Zudem unterschrieb Franchise-Spieler James Harden die Designated Veteran Player Extension und ist nun für eine Rekordsumme von 228 Millionen bis 2023 an die Texaner gebunden.

Doch damit hatte sich der große Sturm noch nicht gelegt. Houston baggerte auch den kompletten Sommer an Carmelo Anthony. Der Trade stand laut Melo kurz vor dem Abschluss, platzte letztlich aber doch noch. Stattdessen wurde Melo nach Oklahoma City verschifft. Auch das Werben um Warriors-Allrounder Andre Iguodala blieb ohne Erfolg.

So begnügten sich die Rockets mit einigen kleineren Free Agents. Nene wurde weiterverpflichtet (3 Jahre, 11 Mio.) , auch PJ Tucker (4 Jahre, 31,9 Mio.) und Luc Mbah a Moute (1,4 Mio.) unterschrieben und sollen Defense auf dem Flügel bringen. Mit Tarik Black wurde ein solider Backup für die Fünf zu einem guten Tarif geholt (3,3 Mio.).

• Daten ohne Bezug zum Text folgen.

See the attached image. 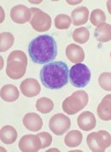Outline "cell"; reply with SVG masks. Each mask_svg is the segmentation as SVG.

Im Draft zogen die Rockets in der zweiten Runde Isaiah Hartenstein (#43), der aber aller Voraussicht nach in der G-League spielen wird. Die Rechte an No.45-Pick Dillion Brooks wurden gegen einen zukünftigen Zweitrundenpick nach Memphis geschickt. Demetrius Jackson (zuvor Celtics) wurde mit einem Two-Way-Contract ausgestattet.

Troy Williams überzeugte in der Summer League (22 Punkte im Schnitt) und bekam einen zu Teilen garantierten Vertrag über drei Jahre (insgesamt 4,7 Mio.), dazu ist der Vertrag des chinesischen Centers Zhou Qi für ein Jahr garantiert (0,8 Mio.).

Neben all den Transaktionen tat sich auch noch etwas neben dem Feld. Besitzer Leslie Alexander verkaufte das Team nach 23 Jahren an den texanischen Milliardär Tilman Fertitta. 2,2 Milliarden Dollar wurden überwiesen. So viel wurde noch nie für eine NBA-Franchise gezahlt.

Die Strategie der Houston Rockets

Das Credo von GM Morey ist bestens bekannt. Der Meister der Zahlen ist stets auf der Suche nach einem Move, um - im Idealfall - eine Big Three zu bilden. Schon nach dem Aus in den Playoffs kündigte Morey an, dass er mehr als nur ein Ass im Ärmel habe. Der Trade für Chris Paul war ein Geniestreich, kaum erwartet, aber auch ein großes Risiko, da Pauls Vertrag nächsten Sommer ausläuft. Es ist nicht klar, ob CP3 den Super-Max will, also eine Verlängerung a la Harden, allerdings war er es, der den Tarif als Gewerkschaftsführer der Spieler durchdrückte.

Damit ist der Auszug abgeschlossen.